“What did you do wrong?”
The immediate question people asked when I tell them I attended boarding school. It makes sense, of course, as the media is flooded with content about juvenile delinquents being sent to institutions of high discipline by their desperate, worn-out parents. Kicked out of their homes for good. “Wild Child,” “Gossip Girl” — they’ve got it all wrong.
The reality of boarding school is completely different. Rather than taking uncontrollable youths and whipping them into shape by means of a drill sergeant, my college preparatory boarding school took children as young as 13 years old and taught them the seemingly impossible: How to live on their own. My days started promptly at 8 a.m. and mandated commitments ended at 10 p.m., which, as far as I was concerned, was way past my bedtime. Needless to say, my search for the perfect mattress topper and shower caddy started four years earlier than most.
Watching my mom’s car drive away, a dent in the backseat from where my bulbous suitcase was nestled during the six-hour drive from New Jersey, I sat in my shoebox of a room and cried; my new roommate, a stranger, doing the same in the bunk below me.
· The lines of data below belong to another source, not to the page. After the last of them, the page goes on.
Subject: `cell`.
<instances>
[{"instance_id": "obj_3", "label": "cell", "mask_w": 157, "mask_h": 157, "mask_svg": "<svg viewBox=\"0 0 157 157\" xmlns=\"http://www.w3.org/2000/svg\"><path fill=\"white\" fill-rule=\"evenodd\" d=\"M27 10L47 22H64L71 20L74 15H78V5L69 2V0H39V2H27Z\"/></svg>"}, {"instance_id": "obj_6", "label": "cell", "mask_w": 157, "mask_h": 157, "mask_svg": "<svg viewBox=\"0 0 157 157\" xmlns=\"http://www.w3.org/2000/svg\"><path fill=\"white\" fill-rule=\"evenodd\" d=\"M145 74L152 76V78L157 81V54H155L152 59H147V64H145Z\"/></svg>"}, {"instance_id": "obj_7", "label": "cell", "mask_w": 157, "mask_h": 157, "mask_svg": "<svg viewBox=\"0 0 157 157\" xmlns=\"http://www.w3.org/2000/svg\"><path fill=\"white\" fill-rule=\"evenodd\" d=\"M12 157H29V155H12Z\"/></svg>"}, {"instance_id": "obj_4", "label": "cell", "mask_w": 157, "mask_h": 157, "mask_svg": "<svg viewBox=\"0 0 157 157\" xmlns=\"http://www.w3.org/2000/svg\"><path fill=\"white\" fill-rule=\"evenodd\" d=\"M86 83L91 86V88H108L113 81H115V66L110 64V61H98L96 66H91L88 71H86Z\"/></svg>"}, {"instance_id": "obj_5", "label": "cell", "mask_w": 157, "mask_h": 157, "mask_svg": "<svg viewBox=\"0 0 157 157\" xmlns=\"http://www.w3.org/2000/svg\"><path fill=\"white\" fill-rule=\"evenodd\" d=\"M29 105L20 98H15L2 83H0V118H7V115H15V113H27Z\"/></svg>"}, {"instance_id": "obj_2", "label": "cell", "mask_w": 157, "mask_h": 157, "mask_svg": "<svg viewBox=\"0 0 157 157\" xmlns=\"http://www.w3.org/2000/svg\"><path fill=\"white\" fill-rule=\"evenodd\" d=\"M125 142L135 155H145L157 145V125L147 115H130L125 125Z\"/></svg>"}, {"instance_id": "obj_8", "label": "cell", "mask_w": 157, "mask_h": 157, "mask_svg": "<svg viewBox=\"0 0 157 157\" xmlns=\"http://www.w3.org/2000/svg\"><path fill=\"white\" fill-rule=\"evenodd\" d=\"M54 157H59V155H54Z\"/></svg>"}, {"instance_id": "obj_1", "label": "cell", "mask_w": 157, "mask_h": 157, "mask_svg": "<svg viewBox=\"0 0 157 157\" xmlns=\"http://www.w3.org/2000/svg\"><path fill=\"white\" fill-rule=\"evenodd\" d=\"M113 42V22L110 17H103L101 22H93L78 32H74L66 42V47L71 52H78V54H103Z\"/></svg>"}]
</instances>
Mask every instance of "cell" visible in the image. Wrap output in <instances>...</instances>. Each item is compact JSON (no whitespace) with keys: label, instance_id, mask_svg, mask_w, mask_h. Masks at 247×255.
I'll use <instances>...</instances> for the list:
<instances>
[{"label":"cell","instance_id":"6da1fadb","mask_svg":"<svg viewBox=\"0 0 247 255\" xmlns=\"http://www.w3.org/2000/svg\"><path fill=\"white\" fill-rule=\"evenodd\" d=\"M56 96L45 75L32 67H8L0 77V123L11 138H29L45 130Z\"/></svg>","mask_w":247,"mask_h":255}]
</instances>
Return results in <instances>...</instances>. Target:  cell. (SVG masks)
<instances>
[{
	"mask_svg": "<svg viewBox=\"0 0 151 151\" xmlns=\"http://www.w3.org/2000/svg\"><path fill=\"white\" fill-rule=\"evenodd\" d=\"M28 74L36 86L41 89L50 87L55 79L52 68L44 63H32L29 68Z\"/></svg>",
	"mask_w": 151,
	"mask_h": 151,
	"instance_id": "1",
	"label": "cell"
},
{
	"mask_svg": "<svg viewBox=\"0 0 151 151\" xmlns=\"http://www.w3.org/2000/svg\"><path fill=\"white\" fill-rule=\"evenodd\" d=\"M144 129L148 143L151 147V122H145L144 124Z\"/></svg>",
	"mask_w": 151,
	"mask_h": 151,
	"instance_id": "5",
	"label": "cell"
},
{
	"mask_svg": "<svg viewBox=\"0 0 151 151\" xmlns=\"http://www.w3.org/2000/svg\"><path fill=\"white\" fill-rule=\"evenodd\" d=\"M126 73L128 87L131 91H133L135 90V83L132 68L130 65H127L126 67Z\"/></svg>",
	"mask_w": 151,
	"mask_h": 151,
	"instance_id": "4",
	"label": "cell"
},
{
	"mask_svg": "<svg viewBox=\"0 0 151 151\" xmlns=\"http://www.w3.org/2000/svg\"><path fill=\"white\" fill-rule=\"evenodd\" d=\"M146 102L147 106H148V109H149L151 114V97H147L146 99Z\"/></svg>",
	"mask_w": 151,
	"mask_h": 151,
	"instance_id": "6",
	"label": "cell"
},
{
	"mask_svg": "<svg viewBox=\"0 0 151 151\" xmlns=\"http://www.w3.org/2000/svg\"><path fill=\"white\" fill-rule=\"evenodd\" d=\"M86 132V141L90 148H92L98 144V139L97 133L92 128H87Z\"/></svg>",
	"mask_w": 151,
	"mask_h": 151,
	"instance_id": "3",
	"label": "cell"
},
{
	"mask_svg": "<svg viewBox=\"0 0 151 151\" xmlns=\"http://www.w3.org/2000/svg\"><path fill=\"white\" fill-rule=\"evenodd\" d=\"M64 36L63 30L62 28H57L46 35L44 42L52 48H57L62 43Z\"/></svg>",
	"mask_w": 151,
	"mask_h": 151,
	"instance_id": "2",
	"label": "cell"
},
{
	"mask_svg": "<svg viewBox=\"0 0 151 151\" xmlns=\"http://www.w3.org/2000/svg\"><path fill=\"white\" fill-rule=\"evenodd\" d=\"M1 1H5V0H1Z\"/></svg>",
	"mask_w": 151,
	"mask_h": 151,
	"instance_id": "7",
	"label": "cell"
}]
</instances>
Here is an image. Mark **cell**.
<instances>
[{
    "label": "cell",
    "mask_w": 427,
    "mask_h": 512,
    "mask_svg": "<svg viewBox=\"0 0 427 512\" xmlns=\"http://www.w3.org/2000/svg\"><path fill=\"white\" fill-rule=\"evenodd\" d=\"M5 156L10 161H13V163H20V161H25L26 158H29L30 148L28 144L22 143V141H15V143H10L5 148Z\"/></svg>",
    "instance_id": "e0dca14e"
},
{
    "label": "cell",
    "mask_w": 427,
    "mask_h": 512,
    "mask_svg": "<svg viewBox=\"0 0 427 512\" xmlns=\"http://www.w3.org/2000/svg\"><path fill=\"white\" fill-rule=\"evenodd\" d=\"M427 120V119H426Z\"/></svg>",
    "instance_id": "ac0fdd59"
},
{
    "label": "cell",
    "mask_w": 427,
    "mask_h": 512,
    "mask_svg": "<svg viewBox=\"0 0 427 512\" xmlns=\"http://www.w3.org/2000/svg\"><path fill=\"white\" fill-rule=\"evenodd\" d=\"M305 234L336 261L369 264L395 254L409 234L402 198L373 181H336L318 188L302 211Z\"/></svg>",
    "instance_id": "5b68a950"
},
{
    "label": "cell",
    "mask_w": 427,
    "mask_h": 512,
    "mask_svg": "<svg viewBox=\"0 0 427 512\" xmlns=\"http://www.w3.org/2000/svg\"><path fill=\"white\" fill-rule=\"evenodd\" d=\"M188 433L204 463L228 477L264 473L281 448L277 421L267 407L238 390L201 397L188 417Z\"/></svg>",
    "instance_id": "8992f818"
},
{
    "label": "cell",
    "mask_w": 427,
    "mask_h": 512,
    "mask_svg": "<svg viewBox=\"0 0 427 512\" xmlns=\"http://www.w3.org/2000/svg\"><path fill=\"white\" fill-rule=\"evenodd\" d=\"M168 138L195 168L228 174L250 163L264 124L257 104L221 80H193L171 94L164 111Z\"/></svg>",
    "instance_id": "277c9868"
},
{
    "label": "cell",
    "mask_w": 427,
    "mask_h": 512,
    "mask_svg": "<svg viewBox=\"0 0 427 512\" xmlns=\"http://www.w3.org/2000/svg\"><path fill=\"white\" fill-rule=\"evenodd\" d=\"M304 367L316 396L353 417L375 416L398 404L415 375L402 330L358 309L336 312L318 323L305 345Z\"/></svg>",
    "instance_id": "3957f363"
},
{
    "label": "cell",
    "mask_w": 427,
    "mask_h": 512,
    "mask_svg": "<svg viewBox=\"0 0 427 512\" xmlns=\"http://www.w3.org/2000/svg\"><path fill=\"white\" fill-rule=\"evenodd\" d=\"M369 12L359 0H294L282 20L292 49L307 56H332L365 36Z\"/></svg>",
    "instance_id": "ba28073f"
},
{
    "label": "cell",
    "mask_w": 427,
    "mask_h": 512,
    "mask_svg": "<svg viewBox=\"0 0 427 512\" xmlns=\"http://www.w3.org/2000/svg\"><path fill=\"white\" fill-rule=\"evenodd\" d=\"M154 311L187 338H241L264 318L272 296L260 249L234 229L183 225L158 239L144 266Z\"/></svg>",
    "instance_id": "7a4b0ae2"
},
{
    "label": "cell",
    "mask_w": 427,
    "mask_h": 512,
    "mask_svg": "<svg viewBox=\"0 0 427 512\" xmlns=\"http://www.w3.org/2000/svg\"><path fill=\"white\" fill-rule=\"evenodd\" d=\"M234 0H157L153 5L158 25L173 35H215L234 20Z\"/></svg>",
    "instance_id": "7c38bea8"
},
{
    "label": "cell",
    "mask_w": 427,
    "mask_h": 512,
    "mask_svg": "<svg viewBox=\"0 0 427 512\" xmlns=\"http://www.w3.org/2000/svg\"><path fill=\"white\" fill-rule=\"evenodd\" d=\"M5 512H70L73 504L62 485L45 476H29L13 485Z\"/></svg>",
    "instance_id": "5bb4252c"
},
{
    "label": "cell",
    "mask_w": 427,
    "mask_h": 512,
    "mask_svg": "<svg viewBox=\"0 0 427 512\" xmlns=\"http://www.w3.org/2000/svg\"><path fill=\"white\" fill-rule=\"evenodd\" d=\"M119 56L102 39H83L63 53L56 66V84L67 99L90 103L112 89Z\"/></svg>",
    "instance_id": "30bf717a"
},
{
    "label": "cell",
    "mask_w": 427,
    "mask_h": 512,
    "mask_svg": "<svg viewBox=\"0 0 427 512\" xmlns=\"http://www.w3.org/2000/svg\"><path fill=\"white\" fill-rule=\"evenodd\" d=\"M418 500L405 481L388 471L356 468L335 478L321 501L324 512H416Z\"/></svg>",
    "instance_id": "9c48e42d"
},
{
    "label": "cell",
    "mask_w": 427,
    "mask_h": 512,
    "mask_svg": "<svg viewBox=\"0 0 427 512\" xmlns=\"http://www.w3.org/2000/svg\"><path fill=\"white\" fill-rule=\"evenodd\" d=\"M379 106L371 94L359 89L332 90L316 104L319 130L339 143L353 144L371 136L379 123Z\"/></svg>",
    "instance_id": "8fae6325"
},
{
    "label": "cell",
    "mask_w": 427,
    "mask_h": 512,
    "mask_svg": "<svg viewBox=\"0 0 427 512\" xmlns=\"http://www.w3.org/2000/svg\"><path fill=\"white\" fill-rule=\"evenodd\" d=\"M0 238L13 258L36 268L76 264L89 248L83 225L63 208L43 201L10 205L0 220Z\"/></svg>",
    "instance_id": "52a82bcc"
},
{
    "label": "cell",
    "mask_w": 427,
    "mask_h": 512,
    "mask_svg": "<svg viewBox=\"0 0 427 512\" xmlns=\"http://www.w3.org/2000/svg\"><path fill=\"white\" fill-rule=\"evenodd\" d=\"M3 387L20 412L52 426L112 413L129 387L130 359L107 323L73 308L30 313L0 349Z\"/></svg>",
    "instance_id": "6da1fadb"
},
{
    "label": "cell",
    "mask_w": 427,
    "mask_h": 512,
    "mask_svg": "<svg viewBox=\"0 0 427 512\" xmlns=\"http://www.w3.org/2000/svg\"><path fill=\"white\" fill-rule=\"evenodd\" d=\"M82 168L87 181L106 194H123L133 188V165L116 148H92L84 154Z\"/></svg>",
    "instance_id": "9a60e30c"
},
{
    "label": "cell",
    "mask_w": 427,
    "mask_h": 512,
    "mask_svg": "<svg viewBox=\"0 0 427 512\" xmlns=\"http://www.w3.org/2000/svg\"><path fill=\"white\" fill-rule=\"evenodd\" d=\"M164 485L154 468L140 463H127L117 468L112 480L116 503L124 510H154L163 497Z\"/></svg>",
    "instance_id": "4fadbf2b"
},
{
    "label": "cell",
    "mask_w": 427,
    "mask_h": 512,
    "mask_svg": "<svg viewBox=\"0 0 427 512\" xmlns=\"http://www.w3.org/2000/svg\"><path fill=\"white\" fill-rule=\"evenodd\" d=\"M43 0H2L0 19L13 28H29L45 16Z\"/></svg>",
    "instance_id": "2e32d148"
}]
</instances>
But as the four years went by, I got used to wearing shoes in the shower. I stopped hitting my head on the ceiling. I’d discovered the hidden waterfall that the upperclassmen swam in when the weather was nice, and my skin thickened as the Massachusetts chill dipped too low for my liking. I had found my community, a place where I could learn and thrive with friends, no longer strangers. But it wasn’t home.
How could it be? How could I consider this place home when there was always a looming expiration date hanging over my head? This pained me. Being uprooted from my city in New Jersey to the mountains of Massachusetts was difficult for 13-year-old me. It didn’t get easier when winter break rolled around, and I’d have to pack up my things and trek another six hours back. Neither place, New Jersey nor Massachusetts, felt quite like home to me. Each time I allowed myself to get comfortable, to feel secure and grounded in either place, I would be ejected and sent back to the other. Grounding myself in one place just ensured that I’d feel even more unsettled and unstable when I’d inevitably have to leave, whether it be for Thanksgiving, summer vacation or for good.
When I left boarding school at 17 years old, I cried. I felt 13 again, saying goodbye to somewhere I ended up feeling so comfortable and secure. On the horizon now was my 11-hour drive to Ann Arbor, Michigan. And I was sure that the shower situation was going to be even worse. The winters sure would be.
Arriving at the University of Michigan, I was not excited. I knew exactly what to expect, but all I could do was fester and marinate in my discomfort. I knew what living away from home would feel like. My feelings of displacement and confusion lingered as I forced myself to forget all I’d adapted to during my adolescence; I acquiesced this warped reflection of my old reality. I think we can all assume that I, once again, cried.
I entered the University of Michigan filled with dread; after getting so attached to my last “home,” the pain I felt upon leaving was unparalleled.
But it’s been 91 days. Ninety-one days of me here in Ann Arbor, some filled with my own childlike resistance, some with a surprising sense of welcome and belonging. I see things a little bit differently now. My potential loss does not outweigh the inevitable memories and fundamental changes I will carry with me for the rest of my life. Resisting happiness at the University of Michigan for fear of pain afterward won’t leave me fulfilled.
I want to cry on my graduation day. I want to have something so dear and special that its fondness makes me tear up. You can call it instant gratification, but I call it home.